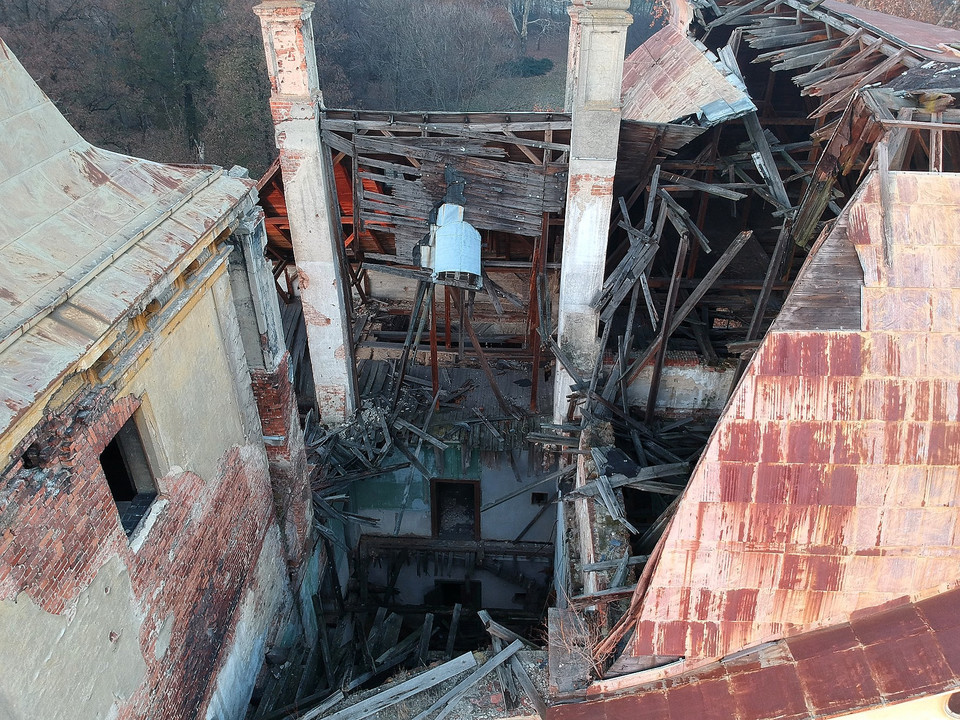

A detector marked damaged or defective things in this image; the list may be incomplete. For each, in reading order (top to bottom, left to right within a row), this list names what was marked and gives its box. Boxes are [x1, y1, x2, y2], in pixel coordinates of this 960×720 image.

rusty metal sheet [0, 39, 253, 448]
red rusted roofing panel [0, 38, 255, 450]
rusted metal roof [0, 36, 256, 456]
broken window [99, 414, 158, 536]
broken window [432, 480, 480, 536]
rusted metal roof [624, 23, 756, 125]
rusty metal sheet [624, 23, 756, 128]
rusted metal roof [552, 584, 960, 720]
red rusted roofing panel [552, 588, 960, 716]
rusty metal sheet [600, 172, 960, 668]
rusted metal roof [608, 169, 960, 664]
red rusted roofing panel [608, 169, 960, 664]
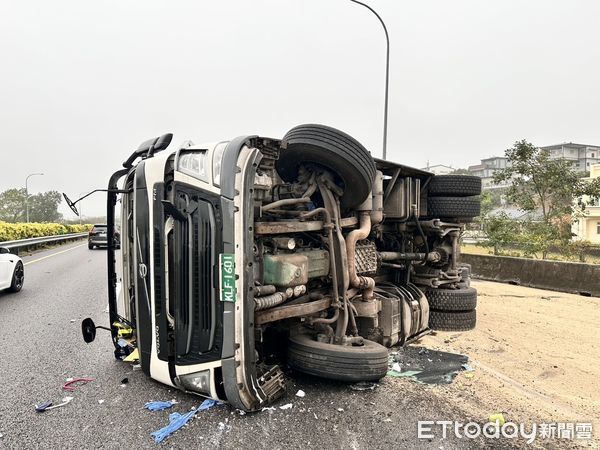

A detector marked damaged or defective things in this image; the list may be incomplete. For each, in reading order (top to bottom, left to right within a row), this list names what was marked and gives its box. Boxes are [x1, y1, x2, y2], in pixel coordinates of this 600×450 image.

^^^^^^^^

### WORK ORDER
Only the records themselves, retyped exactly, belong in the answer; please leave all images behind.

### YOUR RESPONSE
A detector marked damaged or defective things in this image; the list may be incomplete. For each, in reading order (top to bottom, left to right within a row), this list names what was marked and gives its box. Boxes are [x1, y1, x2, y2], in pixel coordinates of this 960×720 image.

rusty metal sheet [0, 39, 253, 448]
red rusted roofing panel [0, 38, 255, 450]
rusted metal roof [0, 36, 256, 456]
broken window [99, 414, 158, 536]
broken window [432, 480, 480, 536]
rusted metal roof [624, 23, 756, 125]
rusty metal sheet [624, 23, 756, 128]
rusted metal roof [552, 584, 960, 720]
red rusted roofing panel [552, 588, 960, 716]
rusty metal sheet [600, 172, 960, 668]
rusted metal roof [608, 169, 960, 664]
red rusted roofing panel [608, 169, 960, 664]

A detector marked damaged or defective things in this image; the list may be incomplete. For each, in reading order (top to bottom, left to right within a row), this list names what was marked and gives its box. Boxes are [x1, y1, x2, y2], in pixel coordinates of this 600×450 image.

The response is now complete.